Ta plus grande fierté? Mon oncle, qui travaille aussi dans l’entreprise, m’a beaucoup formée. C’est une personne qui a vraiment pris le temps de m’apprendre le métier, sans jamais me rabaisser. Un jour, tard le soir, alors que nous étions sur un chantier, il m’a regardée fièrement et m’a dit: «Kelly, je vais faire de toi une grande carreleuse». Aujourd’hui, quand je vois où j’en suis arrivée, ça me fait sourire de repenser à cette phrase. Il avait raison, il a fait ce qu’il fallait pour, et je l’en remercie.
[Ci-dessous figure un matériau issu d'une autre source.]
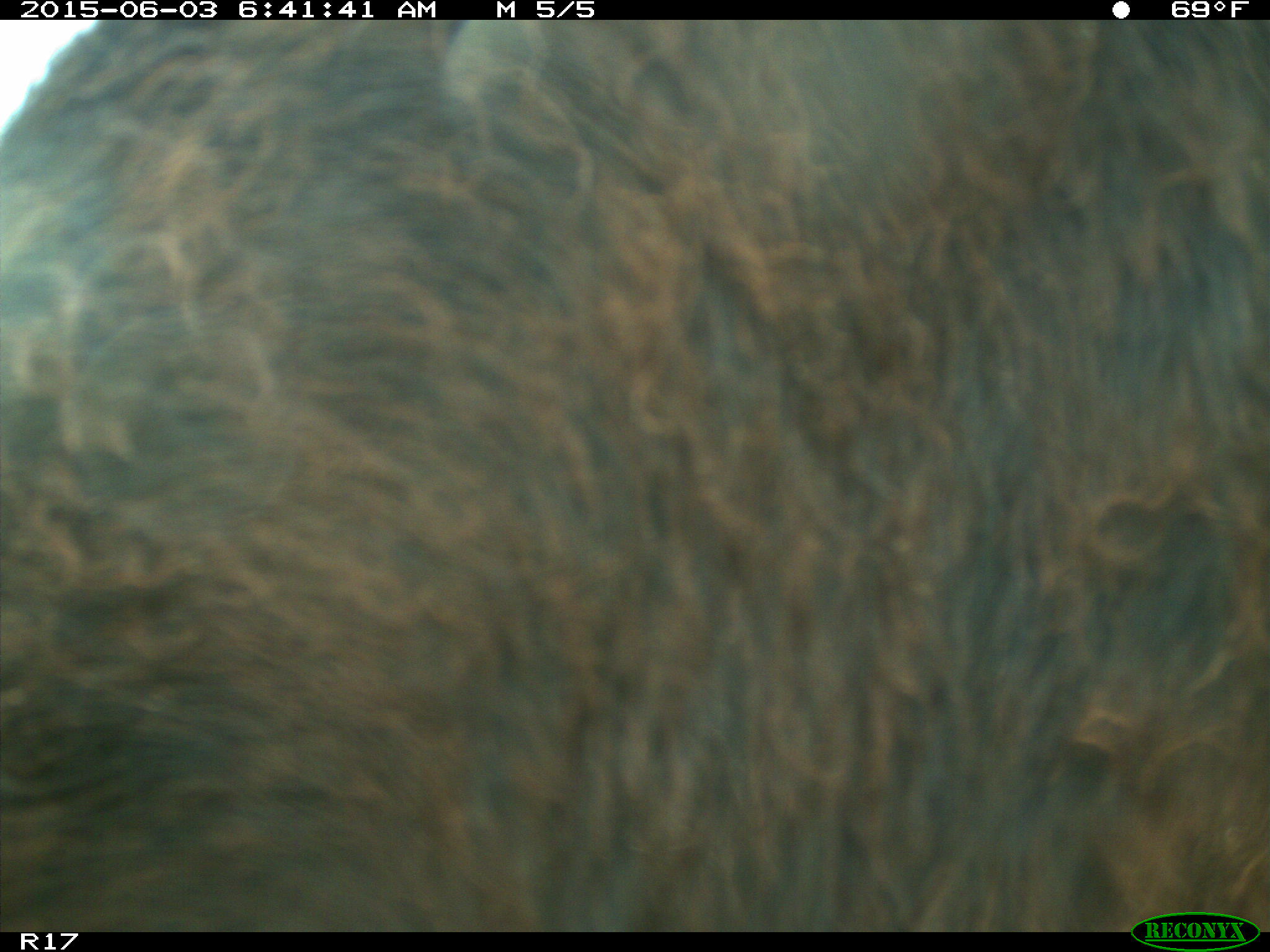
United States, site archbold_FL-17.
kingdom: Animalia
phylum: Chordata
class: Mammalia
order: Artiodactyla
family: Bovidae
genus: Bos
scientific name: Bos taurus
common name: domestic cow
Bos taurus (domestic cow).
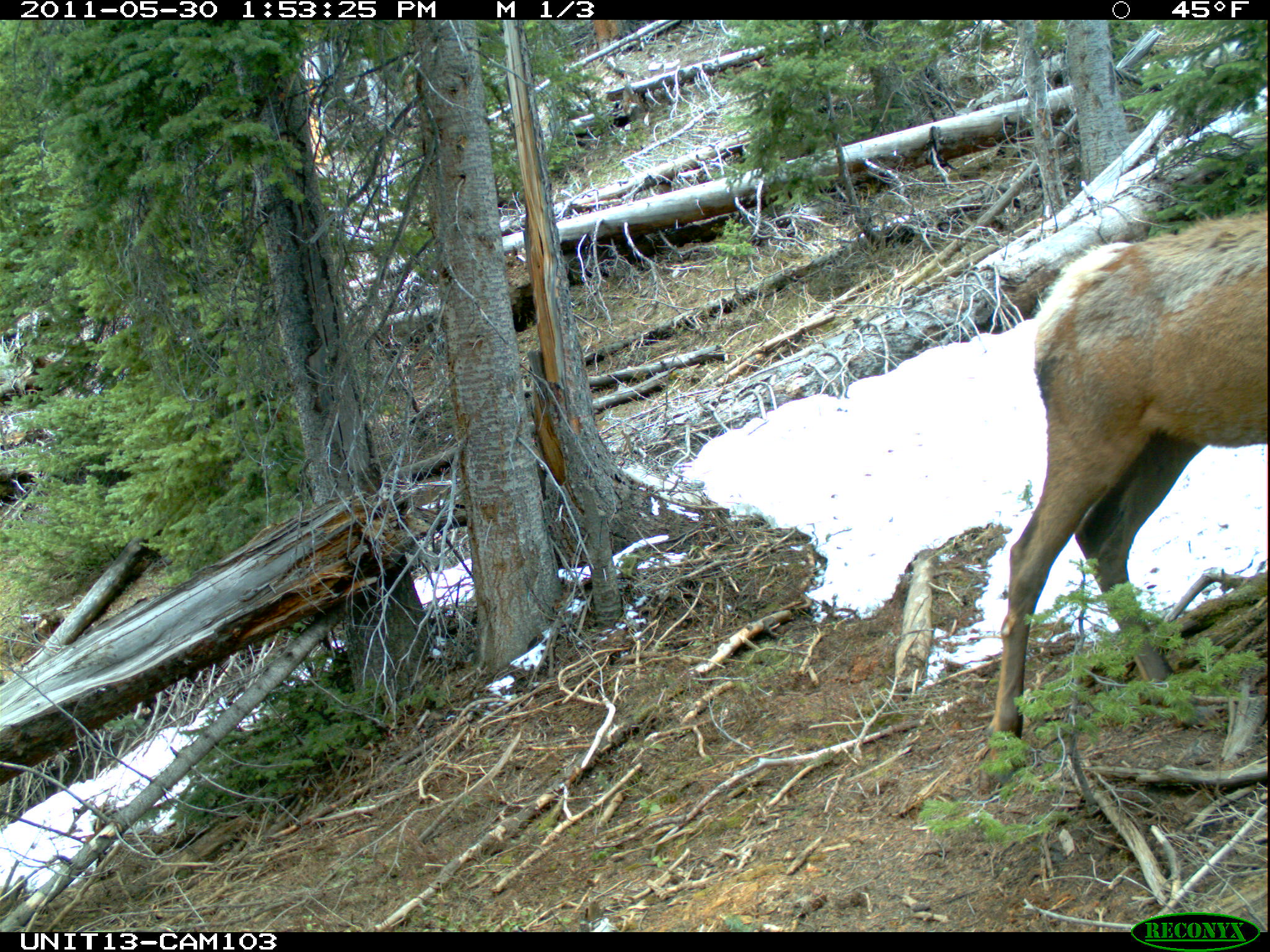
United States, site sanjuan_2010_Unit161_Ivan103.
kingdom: Animalia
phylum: Chordata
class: Mammalia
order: Artiodactyla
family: Cervidae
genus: Cervus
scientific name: Cervus elaphus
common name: red deer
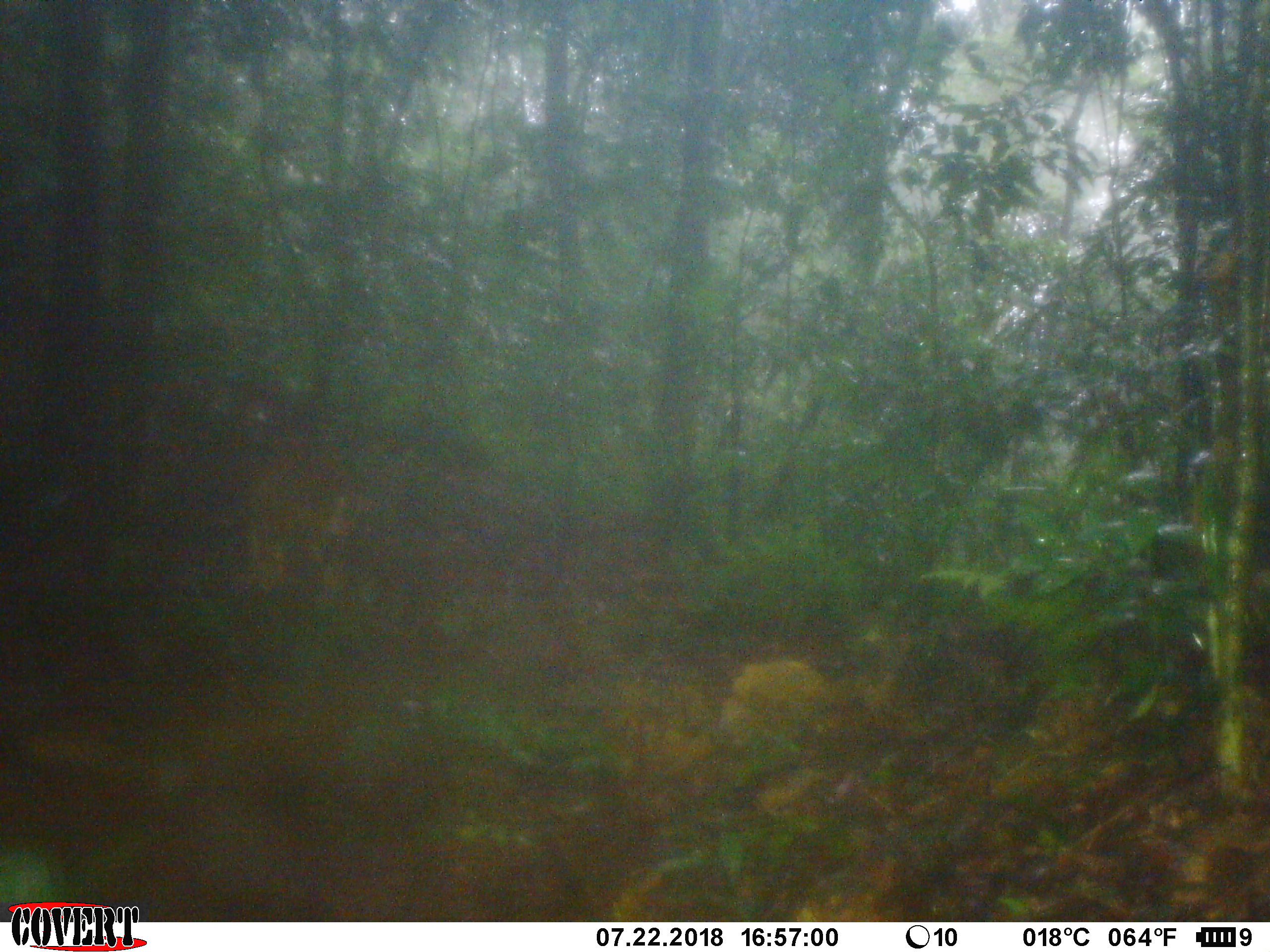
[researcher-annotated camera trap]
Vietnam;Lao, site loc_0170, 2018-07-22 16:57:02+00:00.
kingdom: Animalia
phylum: Chordata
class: Mammalia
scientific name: Mammalia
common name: mammal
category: unidentified mammal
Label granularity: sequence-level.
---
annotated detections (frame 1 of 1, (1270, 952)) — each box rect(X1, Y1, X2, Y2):
unidentified mammal: rect(240, 443, 367, 595)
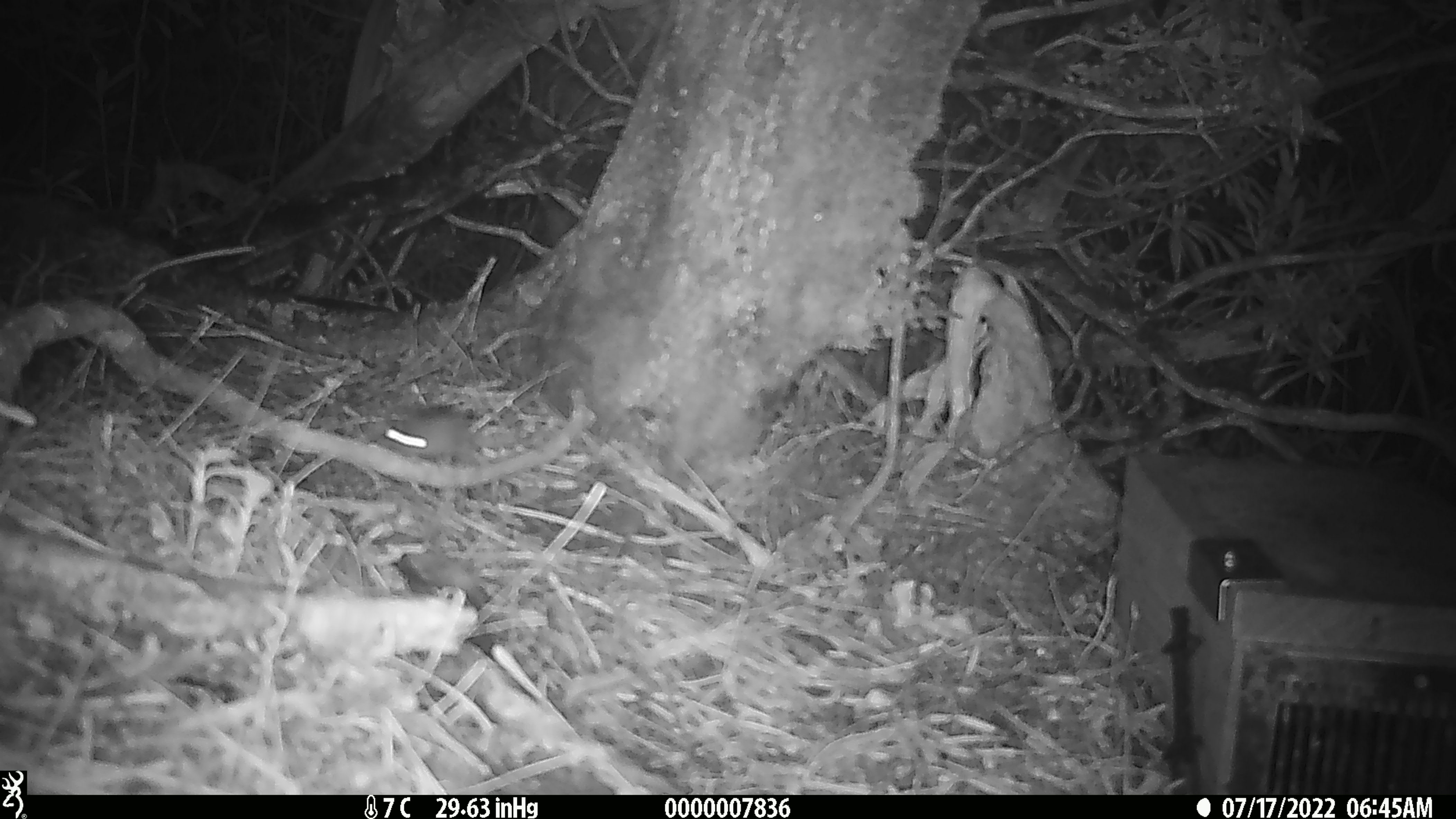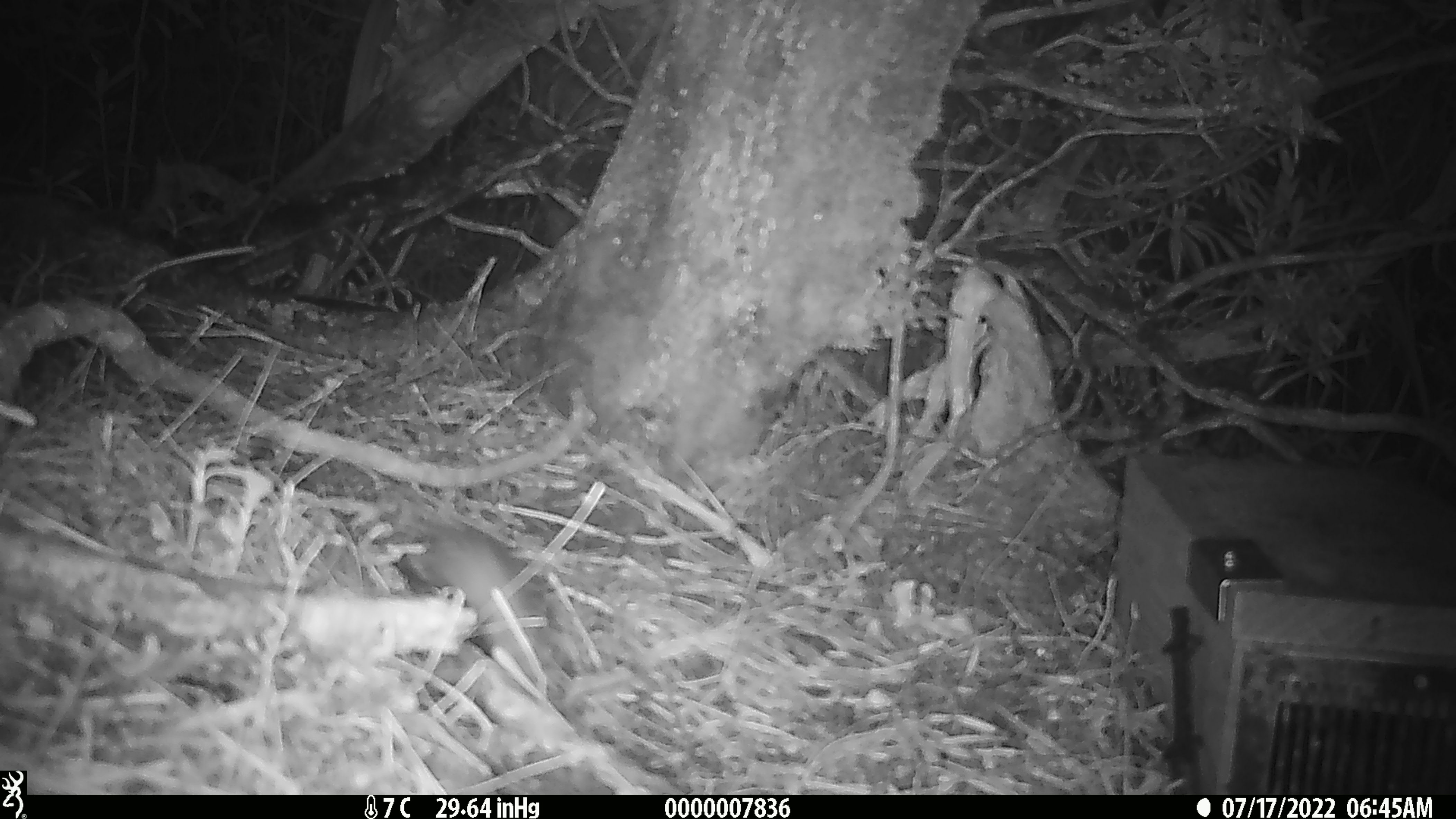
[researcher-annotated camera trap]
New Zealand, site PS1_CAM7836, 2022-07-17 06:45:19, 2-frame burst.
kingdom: Animalia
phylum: Chordata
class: Mammalia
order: Rodentia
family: Muridae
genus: Mus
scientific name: Mus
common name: mouse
Mouse (Mus).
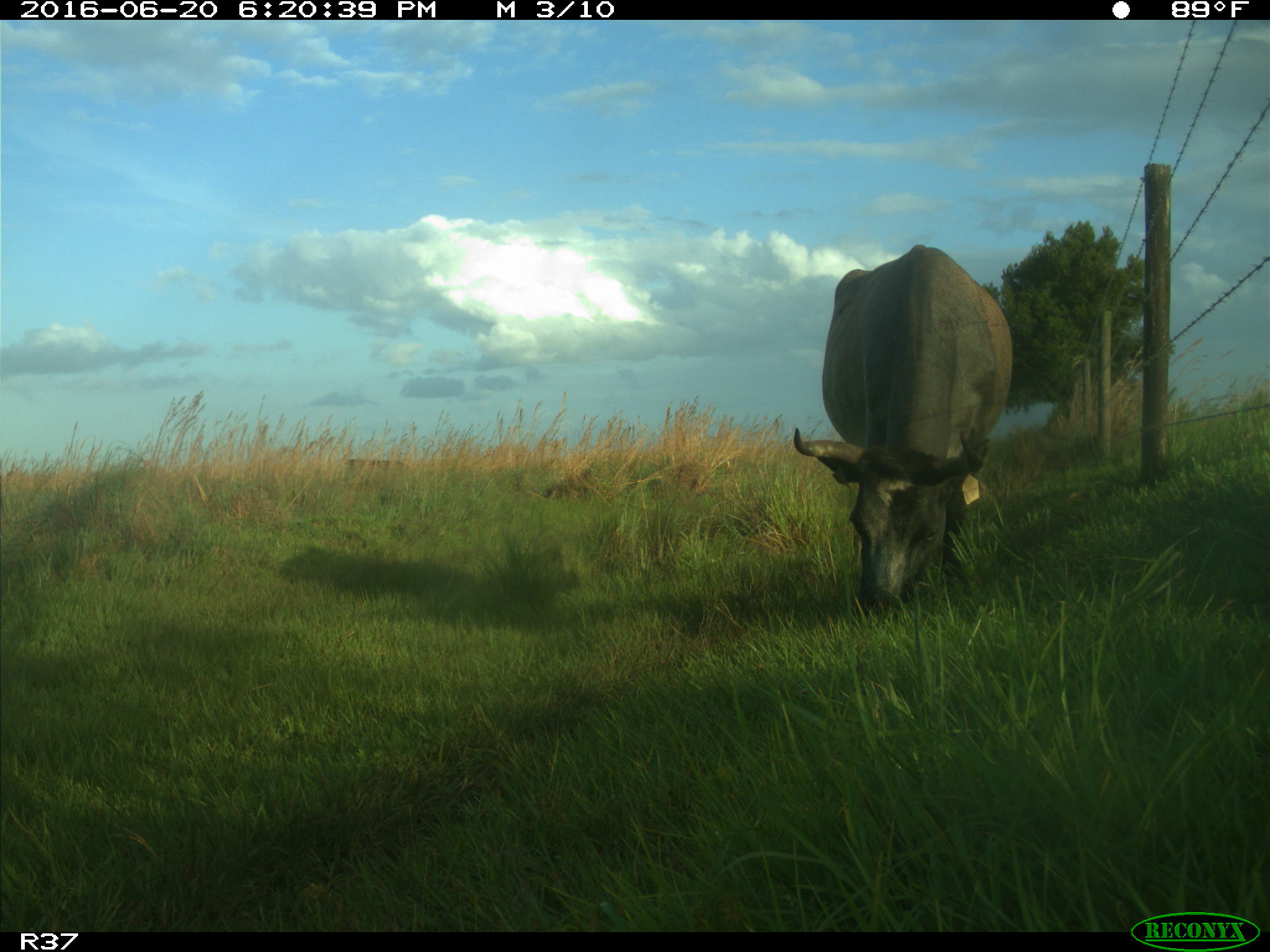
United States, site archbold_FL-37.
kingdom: Animalia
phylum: Chordata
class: Mammalia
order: Artiodactyla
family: Bovidae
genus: Bos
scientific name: Bos taurus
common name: domestic cow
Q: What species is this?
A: Bos taurus (domestic cow).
Ton outil favori? La disqueuse, sans elle, on ne fait rien.
110k sur Instagram, 800k sur TikTok! Quels avantages tires-tu des réseaux sociaux? Au-delà de la publicité, j’ai réussi à créer grâce aux réseaux, une petite communauté de femmes qui travaillent dans ce milieu. Elles me donnent beaucoup de force, et je leur rends. On aime échanger, ça nous fait du bien à toutes. On se sent moins seule. Bien sûr, je sais que cette popularité sur les réseaux peut être éphémère. J’ai la tête sur les épaules à ce sujet. Donc tant que ça fonctionne, j’en profite.
Comment, en tant que femme, faire sa place dans ce milieu? Ça n’a pas toujours été facile. Contrairement aux hommes, on doit toutes constamment prouver qu’on a aussi notre place dans le monde du bâtiment. Il m’est quelques fois arrivé que des clients soient sceptiques en me voyant. Mais je suis d’autant plus fière lorsqu’à la fin du chantier, ils réalisent qu’ils ont eu tort de penser ainsi. Par contre, lorsque je suis face à des clientes femmes, je sais qu’elles apprécient toujours. On partage le souci du détail.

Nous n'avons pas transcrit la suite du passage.